Page text:
Meyne Wyatt (born 14 August 1989) is an Australian actor. Wyatt graduated from the National Institute of Dramatic Art in 2010 and appeared in several theatre productions around the country. For his performance in Silent Disco, Wyatt was named Best Newcomer at the 2011 Sydney Theatre Awards. In 2012, he played a supporting role in the musical comedy film The Sapphires and also made his debut with the Bell Shakespeare company. The following year, Wyatt appeared in The Broken Shore and The Turning. His appearance in the second season of Redfern Now earned him nominations for Most Outstanding Newcomer at the 2014 Logie Awards and Best Lead Actor in a Television Drama at the 3rd AACTA Awards. From 2014 to 2016, Wyatt played the ongoing role of Nate Kinski in Neighbours.

Early life
Meyne Wyatt was born in Kalgoorlie on 14 August 1989, to Sue, a painter and children's book illustrator, and Brian, who worked for the National Native Title Council. His father was a Yamatji man, while his mother is from the Wongatha group. Wyatt is the youngest of four siblings and he attended Hale School in Perth from the age of 13. After leaving Hale, Wyatt completed a theatre course at the Western Australian Academy of Performing Arts (WAAPA). He auditioned for full-time places at WAAPA and the National Institute of Dramatic Art (NIDA), and was accepted into both. He decided to attend NIDA and graduated in 2010.

Career
Following his graduation from NIDA, Wyatt appeared in several theatre productions in Sydney, Adelaide and Brisbane. He won the Best Newcomer accolade at the 2011 Sydney Theatre Awards for his performance as an Aboriginal teenager in Lachlan Philpott's production of Silent Disco. In 2012, Wyatt was cast in the supporting role of Jimmy Middleton in the musical comedy film The Sapphires. Wyatt also made his debut with the Bell Shakespeare company, in a production of The School for Wives.

Task 1: According to the Meyne Wyatt profile, what led to his nominations at the 2014 Logie Awards and the 3rd AACTA Awards?

Rows:

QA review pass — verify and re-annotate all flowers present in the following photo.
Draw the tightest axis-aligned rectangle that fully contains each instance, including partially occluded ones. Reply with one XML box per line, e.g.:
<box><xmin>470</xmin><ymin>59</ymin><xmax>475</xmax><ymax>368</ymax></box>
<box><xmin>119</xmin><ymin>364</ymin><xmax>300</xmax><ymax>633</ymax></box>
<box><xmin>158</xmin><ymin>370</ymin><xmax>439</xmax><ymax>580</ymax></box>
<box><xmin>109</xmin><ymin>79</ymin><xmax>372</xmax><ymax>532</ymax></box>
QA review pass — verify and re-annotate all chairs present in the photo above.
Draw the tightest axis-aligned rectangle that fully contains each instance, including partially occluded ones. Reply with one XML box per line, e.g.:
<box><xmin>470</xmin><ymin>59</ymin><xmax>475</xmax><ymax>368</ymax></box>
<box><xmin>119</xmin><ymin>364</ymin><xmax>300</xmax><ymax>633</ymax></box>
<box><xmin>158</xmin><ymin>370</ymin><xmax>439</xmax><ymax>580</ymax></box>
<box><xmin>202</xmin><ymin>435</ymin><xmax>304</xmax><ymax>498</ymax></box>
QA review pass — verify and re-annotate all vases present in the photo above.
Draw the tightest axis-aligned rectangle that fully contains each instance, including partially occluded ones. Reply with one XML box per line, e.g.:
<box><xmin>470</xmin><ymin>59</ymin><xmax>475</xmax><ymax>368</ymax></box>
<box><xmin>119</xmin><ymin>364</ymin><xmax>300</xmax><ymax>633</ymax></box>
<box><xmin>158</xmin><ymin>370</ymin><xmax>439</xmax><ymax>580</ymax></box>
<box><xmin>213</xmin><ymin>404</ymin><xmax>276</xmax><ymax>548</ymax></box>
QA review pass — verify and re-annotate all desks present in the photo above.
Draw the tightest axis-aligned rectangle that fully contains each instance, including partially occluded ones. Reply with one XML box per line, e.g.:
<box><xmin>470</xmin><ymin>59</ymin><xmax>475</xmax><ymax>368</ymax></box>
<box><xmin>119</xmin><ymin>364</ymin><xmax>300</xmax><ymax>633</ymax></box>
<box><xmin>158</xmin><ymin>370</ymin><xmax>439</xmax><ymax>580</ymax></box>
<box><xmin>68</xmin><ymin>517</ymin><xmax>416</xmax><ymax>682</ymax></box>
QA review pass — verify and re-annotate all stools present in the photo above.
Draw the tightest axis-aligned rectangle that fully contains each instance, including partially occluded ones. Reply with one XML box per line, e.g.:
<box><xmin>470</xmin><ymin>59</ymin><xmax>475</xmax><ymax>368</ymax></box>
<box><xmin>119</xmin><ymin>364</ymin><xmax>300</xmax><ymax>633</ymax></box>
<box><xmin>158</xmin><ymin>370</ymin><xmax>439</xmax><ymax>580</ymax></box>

Task 2: Extract each line of the entries that contains the string "present". Case counts.

Result 1: His appearance in the second season of Redfern Now earned him those nominations: Most Outstanding Newcomer at the 2014 Logie Awards and Best Lead Actor in a Television Drama at the 3rd AACTA Awards.

Result 2:
QA review pass — verify and re-annotate all flowers present in the following photo.
QA review pass — verify and re-annotate all chairs present in the photo above.
QA review pass — verify and re-annotate all vases present in the photo above.
QA review pass — verify and re-annotate all desks present in the photo above.
QA review pass — verify and re-annotate all stools present in the photo above.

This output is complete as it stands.